DOCUMENT TEXT:

======

The area was inhabited by the Huchiun band of the Ohlone people, then was part of the Rancho San Antonio grant, which was split up following the Treaty of Guadalupe Hidalgo.

Charles Alexander Klinkner built 75 homes in the area and called it Klinknerville, established in 1885. A Klinknerville post office was established in 1887. The name was changed to Golden Gate in 1888. The town was annexed to Oakland in 1897.

The Golden Gate branch of the Oakland Library opened in 1918. It was built with funds from a 1914 Carnegie grant. Its design, by Donovan and Dickie, is a good example of early 20th century Georgian Revival Architecture.

In the first half of the 20th century, Golden Gate was an entertainment district, with over 50 bars including the original Trader Vic's location at the northeast corner of San Pablo Ave & 65th St where the Mai Tai drink was purportedly invented. In the last half of the 20th century the retail district underwent a period of decline and by 1998 was considered blighted by the city of Oakland.

During the Second Great Migration, which got underway at the beginning of World War II, large numbers of African Americans moved to Oakland from Southern states to work in the war production industry. By the 1950s, the Golden Gate area had become majority African American.

In 1982, the East Bay Negro Historical Society (EBNHS) was invited into the Golden Gate Branch of the Oakland Public Library, making it the first Oakland city library with a predominantly African American focused collection. The collection was housed in the entire left side of the library where the children's section of the library is now located. The assistance of Mayor Lionel Wilson, Assemblyman Elihu Harris, and others helped the organization establish a solid foundation in their new home. Following the appointment of Dr. Lawrence Crouchett as its executive director in 1988, the organization changed its name to the Northern California Center for Afro-American History & Life (NCCAAHL). In 1994, the City of Oakland and the NCCAAHL merged to create the African American Museum & Library at Oakland (AAMLO). This unique public/private partnership entered a historic juncture with the opening of AAMLO in February 2002. Located at 659 14th Street, AAMLO is now housed in the former Charles S. Greene library, an historic 1902 Carnegie building.

The Golden Gate Shopping District was the location of Your Black Muslim Bakery, which made national headlines in August 2007 when the bakery was raided by the Oakland police and shut down.

By 2010 the area was undergoing a process of gentrification, including controversially being dubbed "NOBE" (North Oakland Berkeley Emeryville) by some realtors.

Starting in 2014, the neighborhood has hosted Love Our Neighborhood Day, an open streets festival in which San Pablo Avenue is car free.

==Media==

Oakland North has covered the neighborhood since 2008 and Oakland Local since 2009.

======

Entries excerpted from a collection:

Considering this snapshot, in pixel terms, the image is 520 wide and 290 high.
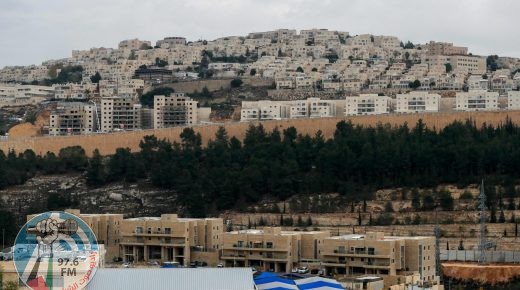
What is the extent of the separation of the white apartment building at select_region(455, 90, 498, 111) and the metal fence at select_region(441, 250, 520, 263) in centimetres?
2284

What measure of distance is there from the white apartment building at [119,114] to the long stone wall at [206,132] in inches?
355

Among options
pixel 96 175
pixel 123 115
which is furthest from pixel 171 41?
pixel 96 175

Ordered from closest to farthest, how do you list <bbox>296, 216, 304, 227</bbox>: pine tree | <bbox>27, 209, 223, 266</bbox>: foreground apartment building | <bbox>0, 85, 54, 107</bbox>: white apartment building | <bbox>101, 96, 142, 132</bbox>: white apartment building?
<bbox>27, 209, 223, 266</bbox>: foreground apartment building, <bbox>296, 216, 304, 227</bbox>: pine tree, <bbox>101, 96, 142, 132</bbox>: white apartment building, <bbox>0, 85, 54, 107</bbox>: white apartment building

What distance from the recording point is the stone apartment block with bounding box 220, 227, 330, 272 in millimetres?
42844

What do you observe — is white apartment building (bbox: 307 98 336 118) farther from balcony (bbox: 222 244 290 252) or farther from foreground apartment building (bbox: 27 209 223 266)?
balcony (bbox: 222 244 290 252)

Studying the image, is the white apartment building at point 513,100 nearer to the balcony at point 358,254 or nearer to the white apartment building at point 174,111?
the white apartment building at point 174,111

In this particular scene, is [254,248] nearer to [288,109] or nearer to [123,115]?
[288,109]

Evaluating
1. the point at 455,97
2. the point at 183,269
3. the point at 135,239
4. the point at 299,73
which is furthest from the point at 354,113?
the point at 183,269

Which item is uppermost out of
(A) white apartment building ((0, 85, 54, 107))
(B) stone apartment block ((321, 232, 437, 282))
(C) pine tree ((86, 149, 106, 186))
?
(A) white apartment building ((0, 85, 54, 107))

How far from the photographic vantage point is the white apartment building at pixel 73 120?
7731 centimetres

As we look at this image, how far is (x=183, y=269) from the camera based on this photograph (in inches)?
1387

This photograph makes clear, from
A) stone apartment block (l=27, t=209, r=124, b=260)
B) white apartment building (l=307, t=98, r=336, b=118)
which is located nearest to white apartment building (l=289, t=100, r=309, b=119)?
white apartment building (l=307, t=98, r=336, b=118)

======

ACTIVITY LIST:
(a) Sum up the text on the Golden Gate neighborhood in two sentences.
(b) Write out everything in the text on the Golden Gate neighborhood from "The Golden Gate Shopping" down to "is car free.".

TASK ANSWERS:
(a) The area was named Klinknerville in 1885, renamed Golden Gate in 1888, and annexed to Oakland in 1897. It became an entertainment district in the first half of the 20th century and was majority African American by the 1950s, and after a period of retail decline it was undergoing gentrification by 2010.

(b)
The Golden Gate Shopping District was the location of Your Black Muslim Bakery, which made national headlines in August 2007 when the bakery was raided by the Oakland police and shut down.

By 2010 the area was undergoing a process of gentrification, including controversially being dubbed "NOBE" (North Oakland Berkeley Emeryville) by some realtors.

Starting in 2014, the neighborhood has hosted Love Our Neighborhood Day, an open streets festival in which San Pablo Avenue is car free.